Your Team Is Already Using AI. You Just Can’t See It

Written by Zac Harrington | Jun 24, 2026 4:55:21 AM

Here’s something happening in almost every business right now, probably including yours: your staff are using AI tools like ChatGPT to get their work done, and nobody told you. They’re not being sneaky. They’re just trying to get their jobs done faster. But it creates a real risk for your business, and most owners don’t see it until something goes wrong.

 

What Even Is Shadow IT?

There’s an old problem in business called “shadow IT.” It’s a fancy term that refers to any software or system used by employees without the knowledge or approval of the business’s IT department. Common examples include:

  • Signing up for cloud services using a company credit card without approval
  • Communicating through unofficial team workspaces outside company governance
  • Using free online survey tools to collect customer information without a security assessment
  • Using Google Drive to store company files without approval

It was always a bit of a headache, but it was manageable. The tools cost money, took effort to set up, and usually showed up on an expense report eventually. You could spot it and deal with it.

But now with the influx of new AI tools for pretty much any task you can imagine, AI has amplified shadow IT significantly.

 

Why AI Made It So Much Bigger

A few things changed all at once.

  • It’s free and instant. Anyone can open a website and start using a powerful AI tool in seconds. No sign-up form, no purchase, no IT department involved. There’s nothing to spot on an expense report because nobody had paid for anything.
  • It doesn’t feel like “using software.” When someone pasts a document into ChatGPT to get help rewriting it, they don’t think “I’m putting company data into an outside system.” They think “I’m just asking a question.”
  • It’s everywhere. This isn’t one app you can point to and say “don’t use that.” AI is being integrated into the everyday tools you team already uses, whether it’s note-takers or editing software.

 

Why You Should Care

This isn’t about being against AI. AI is genuinely useful and your team should be getting value from it. The problem is what’s quietly leaking out the back door.

  • Your private information walks out a little at a time. To free up time, your staff pastes things into these tools: a customer list to tidy up, a contract to summarise, your numbers to make sense of. Each one feels harmless. But that’s your sensitive business information going into an unapproved system, little by little, with no one keeping track.
  • You don’t know what it’s happening. Most of this is done on personal accounts and devices. There’s no record, no log, nothing showing up anywhere you’d normally look. You only find out when there’s a problem.
  • The answers come back in, unchecked. AI doesn’t just take information out. It gives answers back. And those answers can be confidently wrong. If a staff member uses an AI-written analysis, AI-drafted customer email, or AI-generated numbers without anyone checking them, mistakes can flow straight into your business.

 

Why “Just Ban It” Doesn’t Work

The natural reaction is to put a stop to it. Send an email, make a rule, block the websites.

It almost never works, for one simple reason: these tools genuinely help people do their jobs. When you ban something useful, people don’t stop. They just move it somewhere you can’t see, like their personal phone at home. You end up with the same risk, but now it’s completely hidden, and you’ve told your best people you’d rather they work slower. That’s the worst of both worlds.

 

What To Do Instead

The goal isn’t to control everything. It’s to make the safe way the east way, so your team doesn’t have to choose between doing good work and doing the right thing. A few practical steps:

Give them a proper tool to use. The biggest fix is simply offering an approved AI tool that’s actually good: a business version that protects your data and doesn’t feed your information back to the system. Most people use the free public version only because it’s there. Give them a better, safer option and most of the hidden use stops on its own.

Find out what’s actually going on, without the lecture. Before making any rules, just ask. Talk to your team about what they’re using and what’s helping them. Be curious, not cross. If people feel they’ll get in trouble, they’ll simply stop telling you the truth, and you’ll know even less than before.

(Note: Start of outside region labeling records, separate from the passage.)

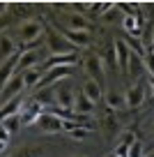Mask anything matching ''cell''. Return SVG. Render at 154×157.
Masks as SVG:
<instances>
[{
  "instance_id": "6da1fadb",
  "label": "cell",
  "mask_w": 154,
  "mask_h": 157,
  "mask_svg": "<svg viewBox=\"0 0 154 157\" xmlns=\"http://www.w3.org/2000/svg\"><path fill=\"white\" fill-rule=\"evenodd\" d=\"M44 30H46V25L39 19H25L19 23L16 35H19V42L25 46V51H30V46H35V42L44 35Z\"/></svg>"
},
{
  "instance_id": "7a4b0ae2",
  "label": "cell",
  "mask_w": 154,
  "mask_h": 157,
  "mask_svg": "<svg viewBox=\"0 0 154 157\" xmlns=\"http://www.w3.org/2000/svg\"><path fill=\"white\" fill-rule=\"evenodd\" d=\"M44 35H46V53L48 56H76V49L69 44L53 25H46Z\"/></svg>"
},
{
  "instance_id": "3957f363",
  "label": "cell",
  "mask_w": 154,
  "mask_h": 157,
  "mask_svg": "<svg viewBox=\"0 0 154 157\" xmlns=\"http://www.w3.org/2000/svg\"><path fill=\"white\" fill-rule=\"evenodd\" d=\"M55 90V109H64V111H74V102H76V93H74L72 83H55L51 86Z\"/></svg>"
},
{
  "instance_id": "277c9868",
  "label": "cell",
  "mask_w": 154,
  "mask_h": 157,
  "mask_svg": "<svg viewBox=\"0 0 154 157\" xmlns=\"http://www.w3.org/2000/svg\"><path fill=\"white\" fill-rule=\"evenodd\" d=\"M35 127H39L46 134H55V132H62L64 129V120L60 116H55L53 111H42L39 118L35 120Z\"/></svg>"
},
{
  "instance_id": "5b68a950",
  "label": "cell",
  "mask_w": 154,
  "mask_h": 157,
  "mask_svg": "<svg viewBox=\"0 0 154 157\" xmlns=\"http://www.w3.org/2000/svg\"><path fill=\"white\" fill-rule=\"evenodd\" d=\"M53 28L58 30V33L62 35V37L67 39V42H69L76 51H78V49H87V46L92 44V33H74V30L62 28L60 23H53Z\"/></svg>"
},
{
  "instance_id": "8992f818",
  "label": "cell",
  "mask_w": 154,
  "mask_h": 157,
  "mask_svg": "<svg viewBox=\"0 0 154 157\" xmlns=\"http://www.w3.org/2000/svg\"><path fill=\"white\" fill-rule=\"evenodd\" d=\"M62 28L67 30H74V33H92V21L87 19L85 14H78V12H69V14H64V23Z\"/></svg>"
},
{
  "instance_id": "52a82bcc",
  "label": "cell",
  "mask_w": 154,
  "mask_h": 157,
  "mask_svg": "<svg viewBox=\"0 0 154 157\" xmlns=\"http://www.w3.org/2000/svg\"><path fill=\"white\" fill-rule=\"evenodd\" d=\"M85 72H87V78L97 81L99 86L106 83V69H104V58H101V56H87Z\"/></svg>"
},
{
  "instance_id": "ba28073f",
  "label": "cell",
  "mask_w": 154,
  "mask_h": 157,
  "mask_svg": "<svg viewBox=\"0 0 154 157\" xmlns=\"http://www.w3.org/2000/svg\"><path fill=\"white\" fill-rule=\"evenodd\" d=\"M124 97H127V109H140L143 102H145V97H147L145 83H140V81L131 83L129 88L124 90Z\"/></svg>"
},
{
  "instance_id": "9c48e42d",
  "label": "cell",
  "mask_w": 154,
  "mask_h": 157,
  "mask_svg": "<svg viewBox=\"0 0 154 157\" xmlns=\"http://www.w3.org/2000/svg\"><path fill=\"white\" fill-rule=\"evenodd\" d=\"M21 90H25V83H23V74H16V76H12V81L2 88V93H0V102L2 104H7L9 99H14V97H19V95H23ZM0 104V106H2Z\"/></svg>"
},
{
  "instance_id": "30bf717a",
  "label": "cell",
  "mask_w": 154,
  "mask_h": 157,
  "mask_svg": "<svg viewBox=\"0 0 154 157\" xmlns=\"http://www.w3.org/2000/svg\"><path fill=\"white\" fill-rule=\"evenodd\" d=\"M44 53H46V51H42V49L23 51V53H21V60H19V74L28 72V69H35V67L44 60Z\"/></svg>"
},
{
  "instance_id": "8fae6325",
  "label": "cell",
  "mask_w": 154,
  "mask_h": 157,
  "mask_svg": "<svg viewBox=\"0 0 154 157\" xmlns=\"http://www.w3.org/2000/svg\"><path fill=\"white\" fill-rule=\"evenodd\" d=\"M14 53H19L14 37H12L7 30H0V63H2V60H7V58H12Z\"/></svg>"
},
{
  "instance_id": "7c38bea8",
  "label": "cell",
  "mask_w": 154,
  "mask_h": 157,
  "mask_svg": "<svg viewBox=\"0 0 154 157\" xmlns=\"http://www.w3.org/2000/svg\"><path fill=\"white\" fill-rule=\"evenodd\" d=\"M104 102H106L108 111H122V109H127V97L120 90H108V93H104Z\"/></svg>"
},
{
  "instance_id": "4fadbf2b",
  "label": "cell",
  "mask_w": 154,
  "mask_h": 157,
  "mask_svg": "<svg viewBox=\"0 0 154 157\" xmlns=\"http://www.w3.org/2000/svg\"><path fill=\"white\" fill-rule=\"evenodd\" d=\"M129 46L124 44V39H117L115 42V60H117V67H120L122 74H127V69H129Z\"/></svg>"
},
{
  "instance_id": "5bb4252c",
  "label": "cell",
  "mask_w": 154,
  "mask_h": 157,
  "mask_svg": "<svg viewBox=\"0 0 154 157\" xmlns=\"http://www.w3.org/2000/svg\"><path fill=\"white\" fill-rule=\"evenodd\" d=\"M83 95H85L90 102H101L104 99V86H99L97 81H92V78H85L83 81Z\"/></svg>"
},
{
  "instance_id": "9a60e30c",
  "label": "cell",
  "mask_w": 154,
  "mask_h": 157,
  "mask_svg": "<svg viewBox=\"0 0 154 157\" xmlns=\"http://www.w3.org/2000/svg\"><path fill=\"white\" fill-rule=\"evenodd\" d=\"M21 109H23V95H19V97L9 99L7 104L0 106V120H5V118H9V116H19Z\"/></svg>"
},
{
  "instance_id": "2e32d148",
  "label": "cell",
  "mask_w": 154,
  "mask_h": 157,
  "mask_svg": "<svg viewBox=\"0 0 154 157\" xmlns=\"http://www.w3.org/2000/svg\"><path fill=\"white\" fill-rule=\"evenodd\" d=\"M94 111V102H90V99L83 95V90L81 93H76V102H74V113L76 116H90V113Z\"/></svg>"
},
{
  "instance_id": "e0dca14e",
  "label": "cell",
  "mask_w": 154,
  "mask_h": 157,
  "mask_svg": "<svg viewBox=\"0 0 154 157\" xmlns=\"http://www.w3.org/2000/svg\"><path fill=\"white\" fill-rule=\"evenodd\" d=\"M35 102L39 104L42 109H53L55 106V90L53 88H44L35 95Z\"/></svg>"
},
{
  "instance_id": "ac0fdd59",
  "label": "cell",
  "mask_w": 154,
  "mask_h": 157,
  "mask_svg": "<svg viewBox=\"0 0 154 157\" xmlns=\"http://www.w3.org/2000/svg\"><path fill=\"white\" fill-rule=\"evenodd\" d=\"M42 78H44V72H39L37 67H35V69H28V72H23V83H25V90L37 88V86L42 83Z\"/></svg>"
},
{
  "instance_id": "d6986e66",
  "label": "cell",
  "mask_w": 154,
  "mask_h": 157,
  "mask_svg": "<svg viewBox=\"0 0 154 157\" xmlns=\"http://www.w3.org/2000/svg\"><path fill=\"white\" fill-rule=\"evenodd\" d=\"M0 125L7 129L9 134H14V132H19L21 127H23V116H9V118H5V120H0Z\"/></svg>"
},
{
  "instance_id": "ffe728a7",
  "label": "cell",
  "mask_w": 154,
  "mask_h": 157,
  "mask_svg": "<svg viewBox=\"0 0 154 157\" xmlns=\"http://www.w3.org/2000/svg\"><path fill=\"white\" fill-rule=\"evenodd\" d=\"M129 51H131V49H129ZM140 69H145L143 58H140L138 53H134V51H131V56H129V69H127V74H131V76H138Z\"/></svg>"
},
{
  "instance_id": "44dd1931",
  "label": "cell",
  "mask_w": 154,
  "mask_h": 157,
  "mask_svg": "<svg viewBox=\"0 0 154 157\" xmlns=\"http://www.w3.org/2000/svg\"><path fill=\"white\" fill-rule=\"evenodd\" d=\"M12 157H44V150L42 148H35V146H25L21 150H16Z\"/></svg>"
},
{
  "instance_id": "7402d4cb",
  "label": "cell",
  "mask_w": 154,
  "mask_h": 157,
  "mask_svg": "<svg viewBox=\"0 0 154 157\" xmlns=\"http://www.w3.org/2000/svg\"><path fill=\"white\" fill-rule=\"evenodd\" d=\"M120 19H124V16H120V10H117V2H115V5L104 14V21H106V23H113V21H120Z\"/></svg>"
},
{
  "instance_id": "603a6c76",
  "label": "cell",
  "mask_w": 154,
  "mask_h": 157,
  "mask_svg": "<svg viewBox=\"0 0 154 157\" xmlns=\"http://www.w3.org/2000/svg\"><path fill=\"white\" fill-rule=\"evenodd\" d=\"M127 157H145L143 143H140V141H134V143L129 146V152H127Z\"/></svg>"
},
{
  "instance_id": "cb8c5ba5",
  "label": "cell",
  "mask_w": 154,
  "mask_h": 157,
  "mask_svg": "<svg viewBox=\"0 0 154 157\" xmlns=\"http://www.w3.org/2000/svg\"><path fill=\"white\" fill-rule=\"evenodd\" d=\"M143 65H145V69L149 72V76H154V53H145Z\"/></svg>"
},
{
  "instance_id": "d4e9b609",
  "label": "cell",
  "mask_w": 154,
  "mask_h": 157,
  "mask_svg": "<svg viewBox=\"0 0 154 157\" xmlns=\"http://www.w3.org/2000/svg\"><path fill=\"white\" fill-rule=\"evenodd\" d=\"M69 134H72L74 139H85V129H81V125H76V127H74Z\"/></svg>"
},
{
  "instance_id": "484cf974",
  "label": "cell",
  "mask_w": 154,
  "mask_h": 157,
  "mask_svg": "<svg viewBox=\"0 0 154 157\" xmlns=\"http://www.w3.org/2000/svg\"><path fill=\"white\" fill-rule=\"evenodd\" d=\"M9 136H12V134L7 132V129L2 127V125H0V141H2V143H9Z\"/></svg>"
},
{
  "instance_id": "4316f807",
  "label": "cell",
  "mask_w": 154,
  "mask_h": 157,
  "mask_svg": "<svg viewBox=\"0 0 154 157\" xmlns=\"http://www.w3.org/2000/svg\"><path fill=\"white\" fill-rule=\"evenodd\" d=\"M145 90H149V93H154V76H149L147 86H145Z\"/></svg>"
},
{
  "instance_id": "83f0119b",
  "label": "cell",
  "mask_w": 154,
  "mask_h": 157,
  "mask_svg": "<svg viewBox=\"0 0 154 157\" xmlns=\"http://www.w3.org/2000/svg\"><path fill=\"white\" fill-rule=\"evenodd\" d=\"M7 10H9V5H7V2H0V16L5 14V12H7Z\"/></svg>"
},
{
  "instance_id": "f1b7e54d",
  "label": "cell",
  "mask_w": 154,
  "mask_h": 157,
  "mask_svg": "<svg viewBox=\"0 0 154 157\" xmlns=\"http://www.w3.org/2000/svg\"><path fill=\"white\" fill-rule=\"evenodd\" d=\"M5 148H7V143H2V141H0V152H5Z\"/></svg>"
},
{
  "instance_id": "f546056e",
  "label": "cell",
  "mask_w": 154,
  "mask_h": 157,
  "mask_svg": "<svg viewBox=\"0 0 154 157\" xmlns=\"http://www.w3.org/2000/svg\"><path fill=\"white\" fill-rule=\"evenodd\" d=\"M106 157H115V152H111V155H106Z\"/></svg>"
},
{
  "instance_id": "4dcf8cb0",
  "label": "cell",
  "mask_w": 154,
  "mask_h": 157,
  "mask_svg": "<svg viewBox=\"0 0 154 157\" xmlns=\"http://www.w3.org/2000/svg\"><path fill=\"white\" fill-rule=\"evenodd\" d=\"M152 136H154V125H152Z\"/></svg>"
}]
</instances>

Make a simple rule about information, not tools. Trying to keep a list of “approved apps” is pointless, because it’s out of date in a week. Instead, be clear about what information should and shouldn’t be submitted to an AI tool.

Always check the work. Treat anything AI produces like a draft from a brand-new employee: useful, but needs another human to approve it’s work before it goes out the door. Build that into how things already get reviewed.

Keep talking about it. This is moving fast. Whatever you decide today will need a tweak in a few months. Make it an ongoing conversation, not a one-off memo.

 

The Bottom Line

If this all sounds alarming, it shouldn't. Your team using AI is a sign they're trying to work smarter, and that's something to be glad about. The risk isn't the technology itself. It's leaving it unspoken. The moment you bring it into the open, give people a safe option, and agree on a few simple ground rules, most of the danger quietly disappears. This is a very fixable problem, as long as you don't pretend it isn't there.